Top of DATASET RECORDS

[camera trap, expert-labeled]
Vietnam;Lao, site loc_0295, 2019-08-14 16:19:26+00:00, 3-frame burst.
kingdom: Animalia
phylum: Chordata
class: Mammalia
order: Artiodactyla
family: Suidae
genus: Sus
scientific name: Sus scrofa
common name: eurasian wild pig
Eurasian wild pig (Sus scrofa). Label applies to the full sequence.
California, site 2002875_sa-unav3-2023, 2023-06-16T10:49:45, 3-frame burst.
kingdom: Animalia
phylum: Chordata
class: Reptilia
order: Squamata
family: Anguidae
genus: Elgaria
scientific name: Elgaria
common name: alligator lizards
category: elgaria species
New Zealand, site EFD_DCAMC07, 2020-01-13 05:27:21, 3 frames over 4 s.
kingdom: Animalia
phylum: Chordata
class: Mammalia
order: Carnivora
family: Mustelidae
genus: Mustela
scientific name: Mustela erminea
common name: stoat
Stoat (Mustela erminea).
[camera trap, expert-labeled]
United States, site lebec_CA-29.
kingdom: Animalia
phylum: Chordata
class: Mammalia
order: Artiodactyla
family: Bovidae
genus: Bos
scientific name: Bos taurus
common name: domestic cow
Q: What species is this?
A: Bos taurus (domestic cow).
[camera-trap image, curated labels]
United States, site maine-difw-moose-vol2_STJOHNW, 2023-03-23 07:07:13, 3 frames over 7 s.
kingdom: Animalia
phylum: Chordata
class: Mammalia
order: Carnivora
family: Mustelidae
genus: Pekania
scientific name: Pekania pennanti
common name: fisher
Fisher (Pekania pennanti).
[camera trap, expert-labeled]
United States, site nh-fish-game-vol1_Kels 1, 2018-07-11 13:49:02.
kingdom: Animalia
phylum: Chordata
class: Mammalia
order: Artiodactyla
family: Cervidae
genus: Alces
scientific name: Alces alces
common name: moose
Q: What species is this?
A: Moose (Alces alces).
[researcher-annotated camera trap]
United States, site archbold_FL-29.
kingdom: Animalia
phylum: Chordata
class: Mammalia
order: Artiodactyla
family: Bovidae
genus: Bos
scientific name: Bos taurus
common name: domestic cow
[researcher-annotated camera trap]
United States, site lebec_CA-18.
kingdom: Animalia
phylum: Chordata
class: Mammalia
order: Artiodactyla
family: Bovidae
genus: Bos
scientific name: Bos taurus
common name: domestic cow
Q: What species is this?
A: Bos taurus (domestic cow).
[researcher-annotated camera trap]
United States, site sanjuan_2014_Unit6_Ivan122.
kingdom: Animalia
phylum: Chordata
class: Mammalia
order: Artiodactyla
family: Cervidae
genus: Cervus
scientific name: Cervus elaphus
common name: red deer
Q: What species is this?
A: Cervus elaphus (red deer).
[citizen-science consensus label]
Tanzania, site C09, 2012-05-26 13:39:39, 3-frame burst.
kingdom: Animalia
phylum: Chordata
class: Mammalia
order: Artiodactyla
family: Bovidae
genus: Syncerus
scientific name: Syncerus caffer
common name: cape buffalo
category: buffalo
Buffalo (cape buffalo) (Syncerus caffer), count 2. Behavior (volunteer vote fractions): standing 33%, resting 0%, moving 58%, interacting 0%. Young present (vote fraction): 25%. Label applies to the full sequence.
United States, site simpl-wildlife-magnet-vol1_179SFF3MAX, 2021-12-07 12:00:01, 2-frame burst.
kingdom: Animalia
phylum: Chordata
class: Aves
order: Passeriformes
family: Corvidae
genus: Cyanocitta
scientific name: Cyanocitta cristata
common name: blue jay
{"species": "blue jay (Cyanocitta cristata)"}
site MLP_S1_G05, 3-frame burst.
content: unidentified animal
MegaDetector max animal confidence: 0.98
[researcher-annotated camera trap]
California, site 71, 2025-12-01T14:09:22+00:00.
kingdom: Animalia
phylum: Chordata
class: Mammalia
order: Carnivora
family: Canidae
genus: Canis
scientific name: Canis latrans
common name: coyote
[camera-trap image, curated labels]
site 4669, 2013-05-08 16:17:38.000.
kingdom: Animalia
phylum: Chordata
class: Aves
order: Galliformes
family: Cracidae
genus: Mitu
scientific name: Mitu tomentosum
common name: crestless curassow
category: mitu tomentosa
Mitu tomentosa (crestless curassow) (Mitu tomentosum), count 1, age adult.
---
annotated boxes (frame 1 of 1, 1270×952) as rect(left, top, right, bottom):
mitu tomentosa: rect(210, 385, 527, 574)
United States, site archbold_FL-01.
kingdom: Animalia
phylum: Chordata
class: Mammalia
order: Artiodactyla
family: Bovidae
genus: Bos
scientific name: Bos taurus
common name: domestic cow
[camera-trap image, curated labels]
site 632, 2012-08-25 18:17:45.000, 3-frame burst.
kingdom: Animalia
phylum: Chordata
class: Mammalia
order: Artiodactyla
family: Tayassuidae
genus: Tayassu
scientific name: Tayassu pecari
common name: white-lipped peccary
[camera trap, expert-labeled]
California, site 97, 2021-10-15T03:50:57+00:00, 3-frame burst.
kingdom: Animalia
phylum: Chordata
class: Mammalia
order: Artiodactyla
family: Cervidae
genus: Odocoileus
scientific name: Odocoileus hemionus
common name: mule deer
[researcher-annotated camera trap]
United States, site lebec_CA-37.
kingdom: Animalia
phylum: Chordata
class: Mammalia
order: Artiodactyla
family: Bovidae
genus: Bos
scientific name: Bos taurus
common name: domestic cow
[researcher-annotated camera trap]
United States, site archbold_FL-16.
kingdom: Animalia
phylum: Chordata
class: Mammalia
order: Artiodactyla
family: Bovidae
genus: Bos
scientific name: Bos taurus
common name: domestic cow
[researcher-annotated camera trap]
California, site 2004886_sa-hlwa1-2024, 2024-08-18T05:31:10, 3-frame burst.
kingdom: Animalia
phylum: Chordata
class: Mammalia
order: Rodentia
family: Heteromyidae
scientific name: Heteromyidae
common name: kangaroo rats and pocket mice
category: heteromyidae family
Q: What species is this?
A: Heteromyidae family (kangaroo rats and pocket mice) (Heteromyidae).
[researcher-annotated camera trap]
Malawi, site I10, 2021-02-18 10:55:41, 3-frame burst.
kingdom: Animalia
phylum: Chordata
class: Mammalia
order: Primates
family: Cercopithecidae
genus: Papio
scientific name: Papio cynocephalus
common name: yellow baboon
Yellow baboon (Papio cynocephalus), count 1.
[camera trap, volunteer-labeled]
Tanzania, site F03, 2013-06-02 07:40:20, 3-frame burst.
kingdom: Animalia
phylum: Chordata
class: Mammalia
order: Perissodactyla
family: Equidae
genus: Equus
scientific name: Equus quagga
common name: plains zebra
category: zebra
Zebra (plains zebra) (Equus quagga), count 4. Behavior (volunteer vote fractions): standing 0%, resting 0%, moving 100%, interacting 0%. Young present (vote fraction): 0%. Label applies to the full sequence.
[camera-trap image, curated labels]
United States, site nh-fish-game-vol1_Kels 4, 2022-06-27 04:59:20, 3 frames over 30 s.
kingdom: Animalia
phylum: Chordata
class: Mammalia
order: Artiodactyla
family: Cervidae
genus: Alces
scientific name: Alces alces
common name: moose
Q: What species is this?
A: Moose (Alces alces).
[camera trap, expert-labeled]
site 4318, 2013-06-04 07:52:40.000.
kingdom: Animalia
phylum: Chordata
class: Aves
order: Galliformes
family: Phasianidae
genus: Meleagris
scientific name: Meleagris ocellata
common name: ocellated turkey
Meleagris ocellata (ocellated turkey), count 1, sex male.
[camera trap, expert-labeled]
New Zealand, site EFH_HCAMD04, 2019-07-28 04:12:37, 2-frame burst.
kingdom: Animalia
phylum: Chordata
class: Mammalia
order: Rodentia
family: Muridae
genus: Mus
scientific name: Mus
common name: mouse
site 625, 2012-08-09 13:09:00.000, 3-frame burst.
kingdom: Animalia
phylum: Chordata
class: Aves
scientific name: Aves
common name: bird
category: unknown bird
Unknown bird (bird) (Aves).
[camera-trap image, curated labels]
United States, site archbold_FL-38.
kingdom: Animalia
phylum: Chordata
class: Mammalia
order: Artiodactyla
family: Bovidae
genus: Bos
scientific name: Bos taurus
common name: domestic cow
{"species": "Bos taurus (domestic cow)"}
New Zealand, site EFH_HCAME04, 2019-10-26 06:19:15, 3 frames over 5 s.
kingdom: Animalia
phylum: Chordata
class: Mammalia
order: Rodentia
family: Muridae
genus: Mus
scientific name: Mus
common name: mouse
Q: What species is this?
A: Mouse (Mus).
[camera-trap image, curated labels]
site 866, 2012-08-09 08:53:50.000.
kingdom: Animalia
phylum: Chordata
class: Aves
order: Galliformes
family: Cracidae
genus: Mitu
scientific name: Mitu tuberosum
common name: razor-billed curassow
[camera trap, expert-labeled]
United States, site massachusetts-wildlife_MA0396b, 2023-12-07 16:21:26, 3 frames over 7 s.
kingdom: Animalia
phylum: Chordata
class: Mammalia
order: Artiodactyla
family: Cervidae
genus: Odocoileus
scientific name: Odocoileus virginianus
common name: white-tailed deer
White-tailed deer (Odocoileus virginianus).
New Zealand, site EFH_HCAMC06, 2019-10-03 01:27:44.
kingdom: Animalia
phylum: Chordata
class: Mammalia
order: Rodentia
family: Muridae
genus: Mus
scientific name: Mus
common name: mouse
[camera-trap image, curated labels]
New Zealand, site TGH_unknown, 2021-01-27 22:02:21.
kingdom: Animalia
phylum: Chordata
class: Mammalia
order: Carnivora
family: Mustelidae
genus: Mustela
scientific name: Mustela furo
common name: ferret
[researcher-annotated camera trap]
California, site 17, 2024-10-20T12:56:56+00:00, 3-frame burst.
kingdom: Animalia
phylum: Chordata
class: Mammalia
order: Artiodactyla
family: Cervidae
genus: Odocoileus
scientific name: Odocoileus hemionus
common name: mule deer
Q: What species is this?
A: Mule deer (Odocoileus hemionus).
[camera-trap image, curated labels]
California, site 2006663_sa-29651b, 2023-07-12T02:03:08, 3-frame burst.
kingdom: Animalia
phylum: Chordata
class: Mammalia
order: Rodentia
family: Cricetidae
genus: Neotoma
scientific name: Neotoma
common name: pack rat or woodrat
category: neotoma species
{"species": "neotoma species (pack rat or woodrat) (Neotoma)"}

Bottom of DATASET RECORDS

PROBLEM DESCRIPTION
Find all lines in the records that hold the word "California". Copy them.

SOLUTION
California, site 2002875_sa-unav3-2023, 2023-06-16T10:49:45, 3-frame burst.
California, site 71, 2025-12-01T14:09:22+00:00.
California, site 97, 2021-10-15T03:50:57+00:00, 3-frame burst.
California, site 2004886_sa-hlwa1-2024, 2024-08-18T05:31:10, 3-frame burst.
California, site 17, 2024-10-20T12:56:56+00:00, 3-frame burst.
California, site 2006663_sa-29651b, 2023-07-12T02:03:08, 3-frame burst.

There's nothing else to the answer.